▶ **Material for this task**:
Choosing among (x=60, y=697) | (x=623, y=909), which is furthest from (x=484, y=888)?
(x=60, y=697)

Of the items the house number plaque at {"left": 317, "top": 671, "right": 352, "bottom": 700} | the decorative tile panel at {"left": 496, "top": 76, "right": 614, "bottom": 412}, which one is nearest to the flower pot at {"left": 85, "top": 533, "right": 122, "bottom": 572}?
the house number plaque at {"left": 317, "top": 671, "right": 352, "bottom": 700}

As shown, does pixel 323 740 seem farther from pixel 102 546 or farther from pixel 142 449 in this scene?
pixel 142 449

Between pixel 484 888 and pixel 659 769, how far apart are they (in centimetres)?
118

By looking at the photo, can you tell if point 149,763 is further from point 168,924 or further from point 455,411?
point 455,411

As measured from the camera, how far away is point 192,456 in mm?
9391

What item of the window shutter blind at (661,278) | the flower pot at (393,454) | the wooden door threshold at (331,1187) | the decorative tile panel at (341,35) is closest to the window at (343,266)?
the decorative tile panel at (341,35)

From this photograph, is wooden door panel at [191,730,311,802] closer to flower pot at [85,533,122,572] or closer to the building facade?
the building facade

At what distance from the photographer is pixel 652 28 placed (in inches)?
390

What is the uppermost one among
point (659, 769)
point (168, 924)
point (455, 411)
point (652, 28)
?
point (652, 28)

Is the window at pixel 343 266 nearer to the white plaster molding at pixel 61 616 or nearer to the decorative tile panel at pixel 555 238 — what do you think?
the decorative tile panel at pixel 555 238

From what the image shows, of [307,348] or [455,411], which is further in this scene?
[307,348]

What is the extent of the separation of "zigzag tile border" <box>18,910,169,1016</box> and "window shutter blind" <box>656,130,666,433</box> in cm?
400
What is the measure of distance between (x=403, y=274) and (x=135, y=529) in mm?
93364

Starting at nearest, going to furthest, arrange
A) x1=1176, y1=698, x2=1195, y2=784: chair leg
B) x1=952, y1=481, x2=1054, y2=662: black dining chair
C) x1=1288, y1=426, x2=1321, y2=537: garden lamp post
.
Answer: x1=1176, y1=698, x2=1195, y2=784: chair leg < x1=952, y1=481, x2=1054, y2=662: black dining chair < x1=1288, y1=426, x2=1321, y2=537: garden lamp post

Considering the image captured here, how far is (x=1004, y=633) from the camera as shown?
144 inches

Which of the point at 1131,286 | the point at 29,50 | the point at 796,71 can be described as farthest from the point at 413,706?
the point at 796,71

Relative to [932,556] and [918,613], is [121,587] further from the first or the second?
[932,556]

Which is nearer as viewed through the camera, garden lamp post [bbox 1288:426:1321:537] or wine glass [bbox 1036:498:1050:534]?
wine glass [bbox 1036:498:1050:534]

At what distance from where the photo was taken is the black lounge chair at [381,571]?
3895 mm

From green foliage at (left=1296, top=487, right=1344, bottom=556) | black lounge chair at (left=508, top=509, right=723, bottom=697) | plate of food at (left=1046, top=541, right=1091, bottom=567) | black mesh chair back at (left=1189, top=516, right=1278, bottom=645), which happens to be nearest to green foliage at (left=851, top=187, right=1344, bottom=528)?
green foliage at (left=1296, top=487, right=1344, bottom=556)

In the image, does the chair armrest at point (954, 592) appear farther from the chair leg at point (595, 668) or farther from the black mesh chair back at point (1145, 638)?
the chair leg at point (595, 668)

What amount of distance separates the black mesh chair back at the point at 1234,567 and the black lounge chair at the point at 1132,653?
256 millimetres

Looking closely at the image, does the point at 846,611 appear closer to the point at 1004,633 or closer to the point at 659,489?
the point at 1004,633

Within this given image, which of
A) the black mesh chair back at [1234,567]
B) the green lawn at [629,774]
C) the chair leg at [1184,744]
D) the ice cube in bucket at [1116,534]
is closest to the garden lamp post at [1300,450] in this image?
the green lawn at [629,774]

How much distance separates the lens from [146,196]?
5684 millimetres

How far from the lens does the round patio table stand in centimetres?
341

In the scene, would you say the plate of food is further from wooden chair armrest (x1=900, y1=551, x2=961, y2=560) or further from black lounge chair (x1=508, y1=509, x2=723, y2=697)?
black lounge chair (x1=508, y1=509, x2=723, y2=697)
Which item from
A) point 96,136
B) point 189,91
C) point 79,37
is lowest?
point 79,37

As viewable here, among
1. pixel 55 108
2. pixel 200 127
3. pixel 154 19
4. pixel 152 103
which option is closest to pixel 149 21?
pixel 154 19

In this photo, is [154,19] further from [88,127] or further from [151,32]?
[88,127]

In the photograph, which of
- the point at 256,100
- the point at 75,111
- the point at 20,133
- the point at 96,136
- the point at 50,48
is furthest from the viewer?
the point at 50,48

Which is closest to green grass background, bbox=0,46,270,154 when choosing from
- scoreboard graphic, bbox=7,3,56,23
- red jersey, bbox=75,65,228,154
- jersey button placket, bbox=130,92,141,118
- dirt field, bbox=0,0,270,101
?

▶ **Prompt**:
Copy out every line from the one containing "In this photo, is" to the end of the material, both ends included.

▶ **Output for this exercise**:
In this photo, is [154,19] further from [88,127] or further from [151,32]?
[88,127]

In the photograph, which of
- the point at 256,100
- the point at 75,111
- the point at 20,133
- the point at 96,136
- the point at 50,48
is furthest from the viewer?
the point at 50,48

Which is closest to green grass background, bbox=0,46,270,154 when choosing from
- scoreboard graphic, bbox=7,3,56,23
- red jersey, bbox=75,65,228,154
- jersey button placket, bbox=130,92,141,118
- dirt field, bbox=0,0,270,101
?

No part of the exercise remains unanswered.